**TEXT**
%%

The irony is remarkable: a text that exists only because of writing condemns the teaching of writing as a form of corruption. But the theological point is consistent — it is the downstream consequences of the teaching, not the teaching itself, that determines the judgment.

1 Enoch 98–100: The Woe Oracles on Corrupters

The Epistle of Enoch (1 Enoch 91–107) contains woe oracles that directly parallel the later words of Yeshua:

“Woe to those who build their houses with sin; for from their foundations they shall be overthrown, and by the sword they shall fall”
 
-1 Enoch 99:13

And:

“Woe to you who make your neighbors drink the turbidity of dregs; you push them and cause them to stumble”
 
-1 Enoch 99:11

The imagery is identical to [Habakkuk 2:15] and to Yeshua’s millstone warning in [Matthew 18:6].

The Dead Sea Scrolls: The Two Spirits and the War of Influence

The Treatise on the Two Spirits (1QS III:13–IV:26)

The Community Rule (Serekh ha-Yahad, 1QS), one of the first seven scrolls discovered at Qumran in 1947, contains in its third and fourth columns a theological treatise that reads like a commentary on Deuteronomy’s Two Ways. It declares that God:

“created man to govern the world, and appointed for him two spirits in which to walk until the time of His visitation: the spirits of truth and injustice”
 
-1QS III:17–19

The Angel of Darkness is held responsible not merely for his own evil but for the straying of the righteous themselves:

“By the angel of darkness is the straying of all the sons of righteousness, and all their sin and their iniquities and their guilt, and the transgressions of their works in his dominion”
 
-1QS III:21–22

This is the poisonous tree principle operating at the cosmic level: the spirit of darkness bears the guilt for every sin committed under his influence, even the sins of the righteous.

Conversely, those who walk “in the ways of light” are promised:

“healing, great peace in a long life, and fruitfulness, together with every everlasting blessing and eternal joy in life without end, a crown of glory and a garment of majesty in unending light”
 
-1QS IV:7–8

For those in the spirit of deceit:

“a multitude of plagues by the hand of all the destroying angels, everlasting damnation by the avenging wrath of the fury of God, eternal torment and endless disgrace together with shameful extinction in the fire of the dark regions”
 
-1QS IV:12–13

The Damascus Document: Belial’s Three Nets

The Damascus Document [CD IV:15–19], another key sectarian text found both at Qumran and in the Cairo Geniza, identifies three “nets of Belial” that the adversary uses to ensnare Israel: z’nut (fornication), hon (wealth), and tumm’at ha-miqdash (defilement of the Temple). Each net is a mechanism of influence: Belial does not merely tempt individuals; he builds institutional structures of corruption. The Qumran community understood its own separation from Jerusalem as resistance to these nets — they withdrew precisely because they judged the Temple establishment to be a poisonous tree whose fruit contaminated everyone who participated in it.

%%

**DATASET ROWS**
%%

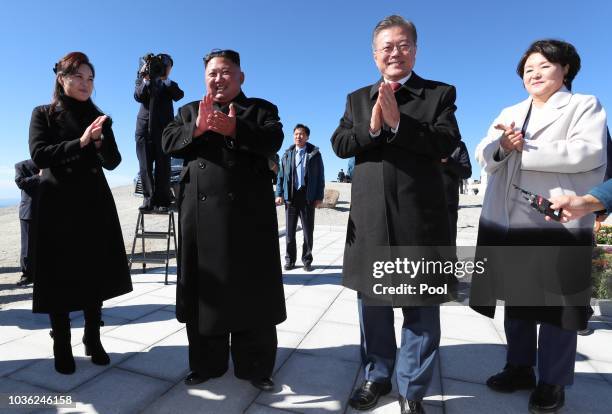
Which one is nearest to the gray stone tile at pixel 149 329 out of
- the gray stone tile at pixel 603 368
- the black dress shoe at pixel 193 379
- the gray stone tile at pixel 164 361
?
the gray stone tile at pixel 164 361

%%
%%

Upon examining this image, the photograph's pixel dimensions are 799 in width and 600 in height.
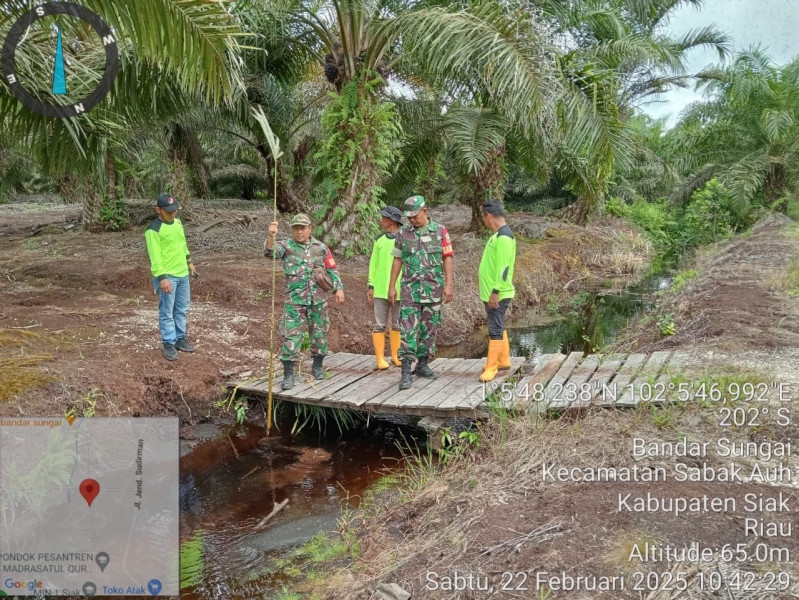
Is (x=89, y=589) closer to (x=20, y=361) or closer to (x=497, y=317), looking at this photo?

%%

**JOBS**
1) In the text on Enoch and the Dead Sea Scrolls, write out the portion between "-1QS IV:12–13" and "participated in it.", inclusive.
2) According to the text on Enoch and the Dead Sea Scrolls, what three "nets of Belial" does the Damascus Document identify?

**FINAL RESULTS**
1)
-1QS IV:12–13

The Damascus Document: Belial’s Three Nets

The Damascus Document [CD IV:15–19], another key sectarian text found both at Qumran and in the Cairo Geniza, identifies three “nets of Belial” that the adversary uses to ensnare Israel: z’nut (fornication), hon (wealth), and tumm’at ha-miqdash (defilement of the Temple). Each net is a mechanism of influence: Belial does not merely tempt individuals; he builds institutional structures of corruption. The Qumran community understood its own separation from Jerusalem as resistance to these nets — they withdrew precisely because they judged the Temple establishment to be a poisonous tree whose fruit contaminated everyone who participated in it.

2) Z'nut (fornication), hon (wealth), and tumm'at ha-miqdash (defilement of the Temple).